[RED AND BLACK AGAINST WHITE]

The meadow lark on the fence post behind my house is unusually voluble this uncertain morning; maybe he is getting his day's singing off before the sun shall hide, discomfited, behind the unrolling cloud furls. A solemn grackle, with yellow eyes and bronzed neck, stalks with cocking head in the wet green of the well-groomed front lawn; a whisking bevy of goldfinches, which chat to each other in high-pitched hurried phrases, disposes itself with much concern in the bare tree across the road, and swinging along overhead, a woodpecker cries its harsh greetings. But the life here on the street is tame and usual compared to that busy living and to those eventful happenings taking place in a remoter corner of the garden. There where the warm dust is figured with the dainty tracks of the quail hosts and the flower-flies hum their contentedest note; there in that half-artificial, half-wild covert of odorous vegetation, a life in miniature, with the excitement and stresses, the failures and successes and the inevitable comedies and tragedies of any world of life is going on, with the history of it all unrecorded.

Mary has just come to call on me, bringing an unkempt bouquet of Scotch broom from the garden. On these branches of broom are many conspicuous white spots. They are not flowers, for it is not broom flower time, and the flowers are yellow when their time does come. But these white spots, soft little cottony masses, like little pillows or cushions, and with regular tiny flutings along the top, have puzzled Mary, and she has come to ask me about them, for I am supposed to know all things. Well, luckily, I do happen to know about these, but I suggest that we go into the garden together and see if we can find out. The truth is, I am glad of an excuse to get away from this tiresome German book about Entwicklungslehre. And then, too, I want to look at things and talk with Mary.
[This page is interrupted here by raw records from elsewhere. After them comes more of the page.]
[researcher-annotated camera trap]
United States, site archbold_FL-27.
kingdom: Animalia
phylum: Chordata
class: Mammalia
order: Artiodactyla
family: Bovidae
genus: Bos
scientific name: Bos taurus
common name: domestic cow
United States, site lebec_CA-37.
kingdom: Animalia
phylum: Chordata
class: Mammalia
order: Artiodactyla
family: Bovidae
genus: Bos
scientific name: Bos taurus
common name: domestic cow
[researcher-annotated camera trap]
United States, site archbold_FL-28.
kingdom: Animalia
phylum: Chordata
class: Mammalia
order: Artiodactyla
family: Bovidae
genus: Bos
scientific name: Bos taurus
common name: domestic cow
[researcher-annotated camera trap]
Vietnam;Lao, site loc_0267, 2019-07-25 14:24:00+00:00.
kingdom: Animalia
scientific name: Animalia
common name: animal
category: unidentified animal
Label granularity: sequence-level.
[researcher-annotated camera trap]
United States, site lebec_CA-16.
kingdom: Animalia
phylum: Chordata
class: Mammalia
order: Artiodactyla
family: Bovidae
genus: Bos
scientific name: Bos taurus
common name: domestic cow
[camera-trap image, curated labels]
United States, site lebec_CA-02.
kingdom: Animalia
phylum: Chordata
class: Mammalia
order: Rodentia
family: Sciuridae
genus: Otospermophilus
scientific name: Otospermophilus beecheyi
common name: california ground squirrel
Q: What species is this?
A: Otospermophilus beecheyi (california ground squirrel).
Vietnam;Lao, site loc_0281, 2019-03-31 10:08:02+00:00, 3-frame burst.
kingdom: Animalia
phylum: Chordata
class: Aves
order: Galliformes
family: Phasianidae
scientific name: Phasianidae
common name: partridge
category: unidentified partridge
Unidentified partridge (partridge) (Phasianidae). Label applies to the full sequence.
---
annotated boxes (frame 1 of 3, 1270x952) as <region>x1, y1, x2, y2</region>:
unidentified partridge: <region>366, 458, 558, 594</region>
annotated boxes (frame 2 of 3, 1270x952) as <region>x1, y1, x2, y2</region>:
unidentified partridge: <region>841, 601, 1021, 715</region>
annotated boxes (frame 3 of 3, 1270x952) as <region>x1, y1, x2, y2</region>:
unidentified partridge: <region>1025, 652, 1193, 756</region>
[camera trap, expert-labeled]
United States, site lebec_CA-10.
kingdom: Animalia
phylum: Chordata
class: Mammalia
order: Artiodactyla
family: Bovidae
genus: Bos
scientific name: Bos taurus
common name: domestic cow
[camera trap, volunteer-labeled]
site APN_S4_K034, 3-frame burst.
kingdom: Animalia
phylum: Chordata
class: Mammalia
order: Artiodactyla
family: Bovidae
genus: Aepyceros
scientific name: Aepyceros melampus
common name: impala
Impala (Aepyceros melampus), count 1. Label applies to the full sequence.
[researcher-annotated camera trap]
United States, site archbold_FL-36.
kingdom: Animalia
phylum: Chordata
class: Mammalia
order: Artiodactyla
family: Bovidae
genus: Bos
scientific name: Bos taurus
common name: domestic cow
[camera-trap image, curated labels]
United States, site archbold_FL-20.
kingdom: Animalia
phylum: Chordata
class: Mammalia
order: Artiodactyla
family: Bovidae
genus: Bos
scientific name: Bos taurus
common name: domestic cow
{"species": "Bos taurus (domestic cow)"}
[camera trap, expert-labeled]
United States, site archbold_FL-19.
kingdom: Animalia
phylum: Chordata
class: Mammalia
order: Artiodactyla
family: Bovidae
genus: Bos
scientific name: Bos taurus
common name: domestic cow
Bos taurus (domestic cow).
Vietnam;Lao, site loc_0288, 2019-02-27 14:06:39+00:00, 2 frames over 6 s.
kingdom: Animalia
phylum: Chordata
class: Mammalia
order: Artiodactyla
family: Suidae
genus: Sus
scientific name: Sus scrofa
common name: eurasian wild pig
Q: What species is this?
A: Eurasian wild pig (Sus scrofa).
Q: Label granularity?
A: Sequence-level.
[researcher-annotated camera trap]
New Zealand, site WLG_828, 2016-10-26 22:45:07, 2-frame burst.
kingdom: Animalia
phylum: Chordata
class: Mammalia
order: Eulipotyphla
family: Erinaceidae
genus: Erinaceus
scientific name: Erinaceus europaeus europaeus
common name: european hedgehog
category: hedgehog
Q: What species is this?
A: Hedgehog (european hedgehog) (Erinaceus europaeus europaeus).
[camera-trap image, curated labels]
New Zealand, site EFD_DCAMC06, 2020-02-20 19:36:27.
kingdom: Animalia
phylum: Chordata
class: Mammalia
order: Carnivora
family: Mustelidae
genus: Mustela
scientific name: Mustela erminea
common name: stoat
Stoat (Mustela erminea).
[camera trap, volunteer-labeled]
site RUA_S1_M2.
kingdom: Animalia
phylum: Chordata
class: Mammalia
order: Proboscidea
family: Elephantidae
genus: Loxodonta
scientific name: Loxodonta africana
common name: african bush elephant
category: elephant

Mary has such a fascinatingly serious way of doing things that aren't serious at all. She has got the curious notion lately that many little people live among the grasses, the grass people she calls them, and that that is the reason there are so many very little white flowers coming up in my lawn. My own notion had been that some rascally seedsman had sold me unclean grass seed, but Mary's notion that the grass people are planting and raising these little flowers for their own special delectation is, of course, a much wiser one. So when we walk on the lawn, we go very slowly, and I have to poke constantly among the grasses with my stick as we move along so that the little people may know we are coming and have time to scurry away from under our great boots.

When we got out to the row of brooms, we found many of the soft white cushions on all the bushes. But some of them were torn and dishevelled. And in these torn masses many tiny round particles could be seen. These little black specks are simply eggs, insect eggs, as I told Mary, and soon she had discovered among them some slightly larger but still very small red spots which were waving tiny black feet and feelers about. They were of course the baby insects just hatching from the eggs.

"Does the mother lay the eggs in these little white cushions and then go away and leave them?" asks Mary.

"No, she stays right by them," I answer.